I due erano stati notati mentre eseguivano pressoché quotidianamente servizi di 'transfer' clienti dagli aeroporti milanesi verso gli alberghi di Breuil-Cervinia e della vallata e viceversa, attività che compete ad autisti regolarmente muniti di licenze, autorizzazioni amministrative e dei requisiti professionali previsti dalla legge.
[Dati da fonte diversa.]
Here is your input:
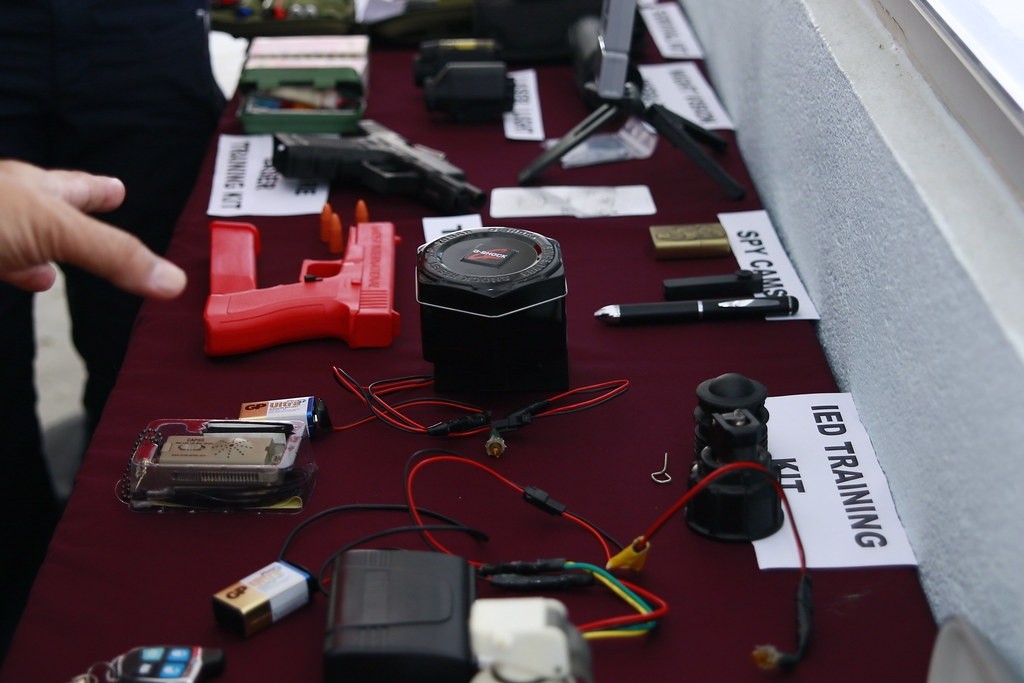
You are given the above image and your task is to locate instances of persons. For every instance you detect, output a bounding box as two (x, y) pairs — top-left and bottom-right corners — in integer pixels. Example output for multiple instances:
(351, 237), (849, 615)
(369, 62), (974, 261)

I due conducenti abusivi a bordo di altrettanti furgoni Opel e Renault sono stati fermati dagli agenti della 'Locale' sabato 28 marzo a Cervinia, praticamente in 'flagranza' di violazione; i mezzi sono stati immediatamente sequestrati per la successiva confisca, le patenti sono state ritirate e ai due 'tassisti' è stata comminata la sanzione prevista.
Notificata l'operazione alla Procura di Aosta, la Polizia locale sta ultimando gli accertamenti per definire ulteriori eventuali procedimenti.